-- start of Text segment --
The alignment formations may be chosen from a wide range of possibilities, provided that when engaged (with an axial overlap) they prevent rotation of the stud in at least one and preferably both rotational senses. However we note a number of criteria leading to preferred constructions. For ease of manufacture and durability, the alignment formations on the stud and/or sole are desirably fixed, integral formations e.g. moulded in one piece. There may be for example one or more localised projections or lugs on one component engageable in one or more corresponding recesses, preferably substantially complementary in shape, on the other. Preferably a projection is on the stud body and a recess on the sole, since projections are more susceptible to damage and the stud is more easily replaced. It is also possible to have the recess on the stud and a projecting lug on the sole. It may also be desired to allow conventional flat-bottomed studs to be used on the same sole; a projection on the sole might hinder this.
Alternatively the stud's foot as a whole may be eccentric or non-circular in some respect and sit bodily in a complementary or at least rotation-inhibiting recess of the sole.
Preferably the alignment formations lock a unique rotational orientation, but in some contexts it may desired to provide multiple rotational symmetry so that there are two or more lockable orientations.
-- end of Text segment --
→ Directive: Write out the passage on stud alignment formations word for word, between "Alternatively the stud's" and "more lockable orientations.", inclusive.
-- start of Supplied data --
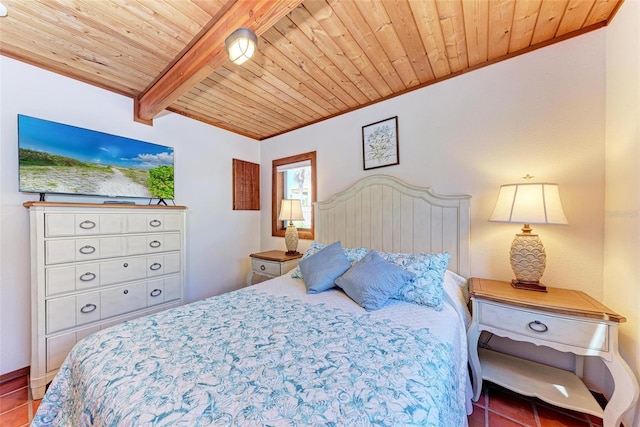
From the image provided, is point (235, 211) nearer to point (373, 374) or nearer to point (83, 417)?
point (83, 417)

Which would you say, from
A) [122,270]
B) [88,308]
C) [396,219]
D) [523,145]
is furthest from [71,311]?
[523,145]

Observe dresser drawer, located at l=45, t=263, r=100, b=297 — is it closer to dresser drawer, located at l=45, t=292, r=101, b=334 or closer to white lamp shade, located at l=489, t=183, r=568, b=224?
dresser drawer, located at l=45, t=292, r=101, b=334

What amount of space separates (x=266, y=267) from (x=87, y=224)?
5.21ft

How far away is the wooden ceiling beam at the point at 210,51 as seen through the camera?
1208 millimetres

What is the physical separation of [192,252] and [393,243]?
7.41 feet

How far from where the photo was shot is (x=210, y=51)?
151cm

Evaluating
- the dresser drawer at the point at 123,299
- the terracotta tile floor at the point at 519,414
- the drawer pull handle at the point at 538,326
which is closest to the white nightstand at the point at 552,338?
the drawer pull handle at the point at 538,326

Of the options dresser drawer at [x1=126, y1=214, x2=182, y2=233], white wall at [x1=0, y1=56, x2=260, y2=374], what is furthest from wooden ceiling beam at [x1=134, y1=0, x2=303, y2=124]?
dresser drawer at [x1=126, y1=214, x2=182, y2=233]

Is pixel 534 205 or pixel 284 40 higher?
pixel 284 40

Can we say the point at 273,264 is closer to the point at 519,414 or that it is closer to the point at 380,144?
the point at 380,144

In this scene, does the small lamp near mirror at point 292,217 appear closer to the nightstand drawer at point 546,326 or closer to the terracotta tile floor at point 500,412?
the nightstand drawer at point 546,326

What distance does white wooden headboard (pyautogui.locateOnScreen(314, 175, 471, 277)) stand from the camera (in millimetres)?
1932

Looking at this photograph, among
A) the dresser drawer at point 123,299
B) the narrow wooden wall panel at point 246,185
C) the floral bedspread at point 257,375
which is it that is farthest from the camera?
the narrow wooden wall panel at point 246,185

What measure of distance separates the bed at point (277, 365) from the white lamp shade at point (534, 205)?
-- end of Supplied data --
→ Response to this exercise:
Alternatively the stud's foot as a whole may be eccentric or non-circular in some respect and sit bodily in a complementary or at least rotation-inhibiting recess of the sole.
Preferably the alignment formations lock a unique rotational orientation, but in some contexts it may desired to provide multiple rotational symmetry so that there are two or more lockable orientations.